Exercise description: Reproduce each record below in full, word for word, without images.

++++ Records supplied

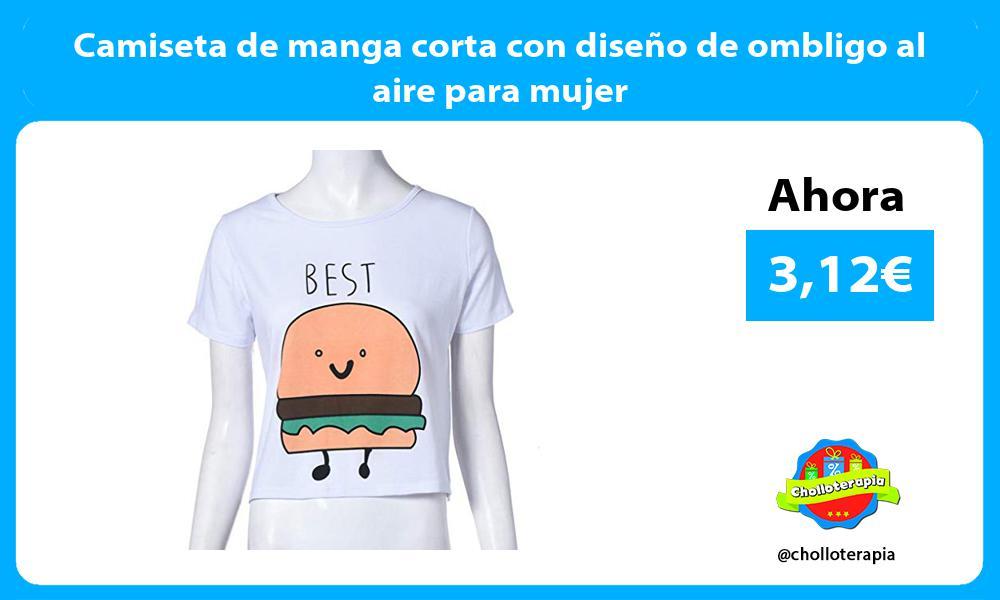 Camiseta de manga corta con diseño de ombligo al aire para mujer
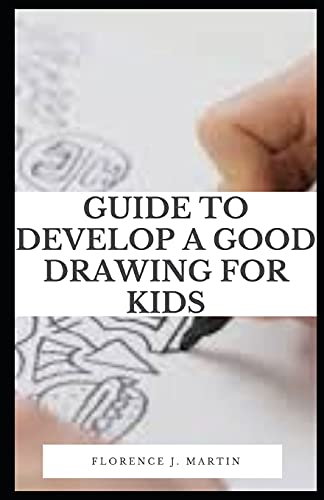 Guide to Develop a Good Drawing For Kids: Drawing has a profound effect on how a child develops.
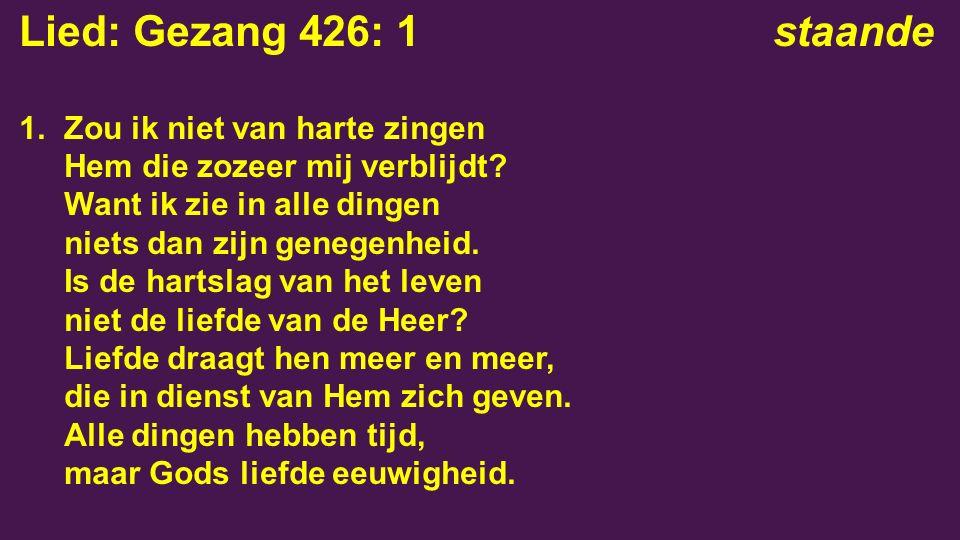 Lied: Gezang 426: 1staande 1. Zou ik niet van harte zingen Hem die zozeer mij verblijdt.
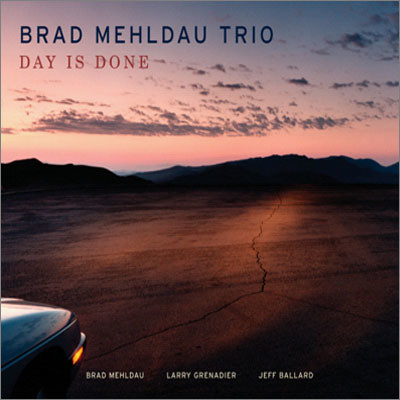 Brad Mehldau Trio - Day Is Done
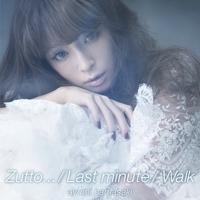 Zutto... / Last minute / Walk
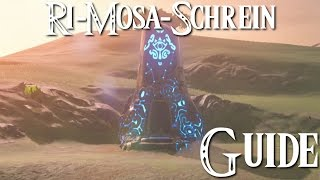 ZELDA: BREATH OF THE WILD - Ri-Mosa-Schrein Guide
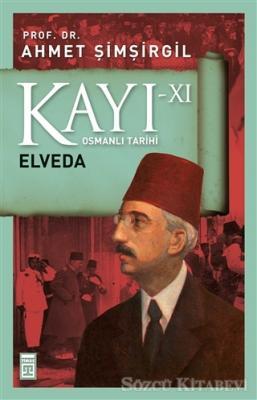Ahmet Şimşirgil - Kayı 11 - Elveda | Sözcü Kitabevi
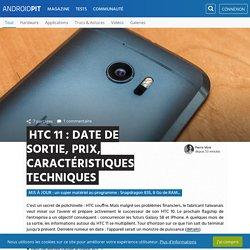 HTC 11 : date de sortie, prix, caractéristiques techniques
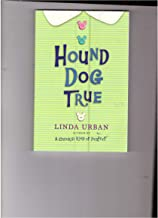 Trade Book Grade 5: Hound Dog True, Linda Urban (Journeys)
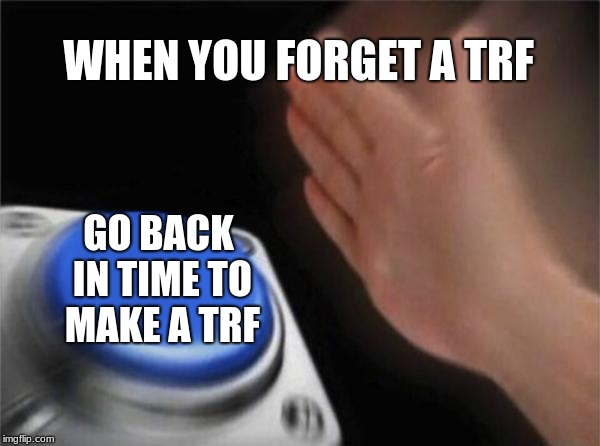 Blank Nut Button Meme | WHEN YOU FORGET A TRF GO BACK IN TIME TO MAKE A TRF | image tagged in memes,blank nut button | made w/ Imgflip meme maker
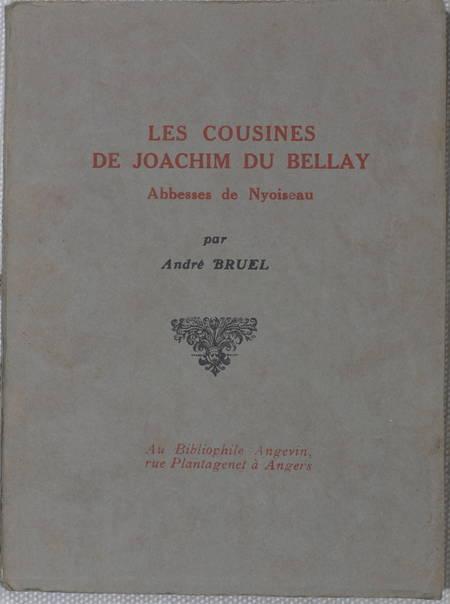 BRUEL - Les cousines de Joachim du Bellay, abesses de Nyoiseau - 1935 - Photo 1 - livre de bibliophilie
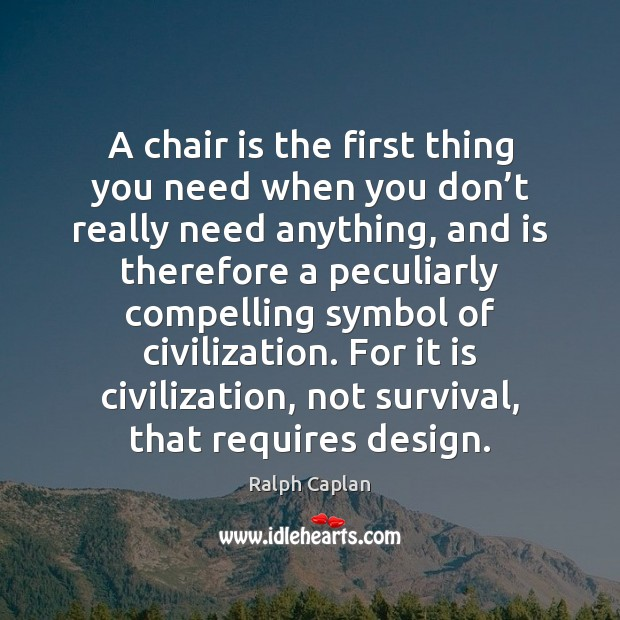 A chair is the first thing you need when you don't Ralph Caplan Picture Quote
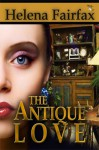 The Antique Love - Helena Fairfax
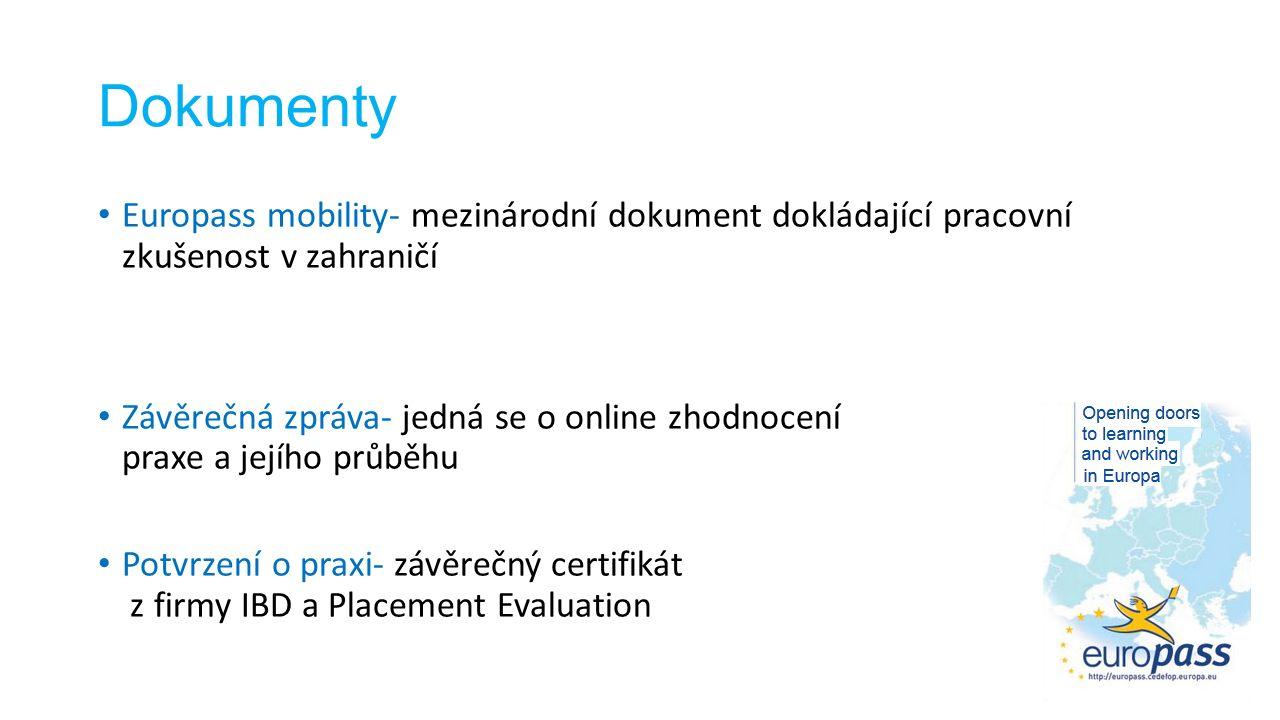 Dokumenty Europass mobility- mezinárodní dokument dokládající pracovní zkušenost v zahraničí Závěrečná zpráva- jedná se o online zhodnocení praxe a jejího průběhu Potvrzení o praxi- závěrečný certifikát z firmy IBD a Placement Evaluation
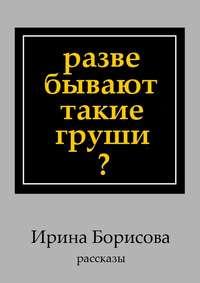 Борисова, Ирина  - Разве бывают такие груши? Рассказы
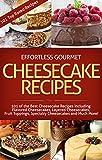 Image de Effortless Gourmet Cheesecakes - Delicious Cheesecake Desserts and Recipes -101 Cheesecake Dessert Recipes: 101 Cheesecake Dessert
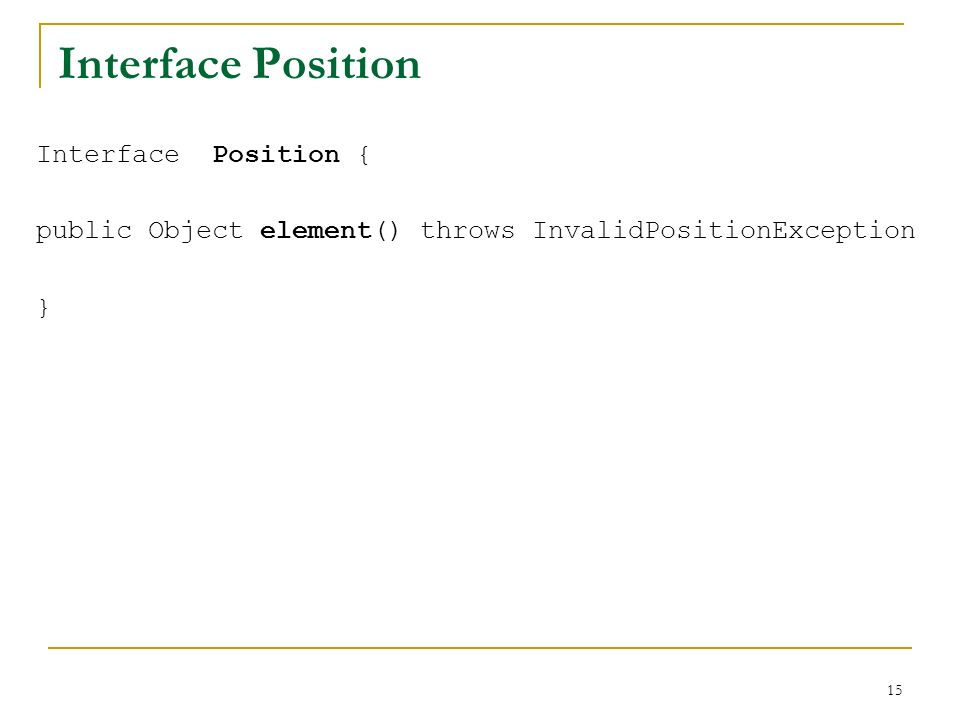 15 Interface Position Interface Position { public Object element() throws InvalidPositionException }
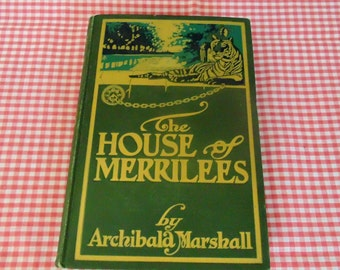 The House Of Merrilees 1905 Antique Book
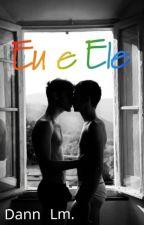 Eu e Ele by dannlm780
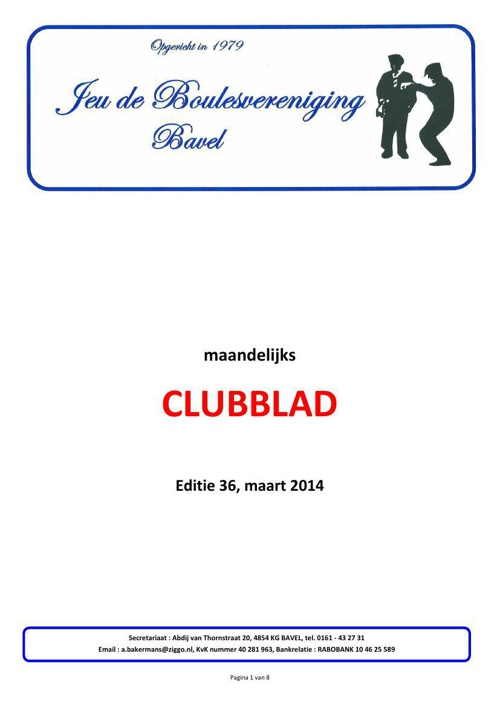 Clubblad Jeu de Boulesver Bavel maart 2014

++++++++

Output for this exercise:
 Camiseta de manga corta con diseño de ombligo al aire para mujer
 Guide to Develop a Good Drawing For Kids: Drawing has a profound effect on how a child develops.
 Lied: Gezang 426: 1staande 1. Zou ik niet van harte zingen Hem die zozeer mij verblijdt.
 Brad Mehldau Trio - Day Is Done
 Zutto... / Last minute / Walk
 ZELDA: BREATH OF THE WILD - Ri-Mosa-Schrein Guide
Ahmet Şimşirgil - Kayı 11 - Elveda | Sözcü Kitabevi
 HTC 11 : date de sortie, prix, caractéristiques techniques
 Trade Book Grade 5: Hound Dog True, Linda Urban (Journeys)
 Blank Nut Button Meme | WHEN YOU FORGET A TRF GO BACK IN TIME TO MAKE A TRF | image tagged in memes,blank nut button | made w/ Imgflip meme maker
 BRUEL - Les cousines de Joachim du Bellay, abesses de Nyoiseau - 1935 - Photo 1 - livre de bibliophilie
 A chair is the first thing you need when you don't Ralph Caplan Picture Quote
 The Antique Love - Helena Fairfax
 Dokumenty Europass mobility- mezinárodní dokument dokládající pracovní zkušenost v zahraničí Závěrečná zpráva- jedná se o online zhodnocení praxe a jejího průběhu Potvrzení o praxi- závěrečný certifikát z firmy IBD a Placement Evaluation
 Борисова, Ирина  - Разве бывают такие груши? Рассказы
 Image de Effortless Gourmet Cheesecakes - Delicious Cheesecake Desserts and Recipes -101 Cheesecake Dessert Recipes: 101 Cheesecake Dessert
 15 Interface Position Interface Position { public Object element() throws InvalidPositionException }
 The House Of Merrilees 1905 Antique Book
 Eu e Ele by dannlm780
 Clubblad Jeu de Boulesver Bavel maart 2014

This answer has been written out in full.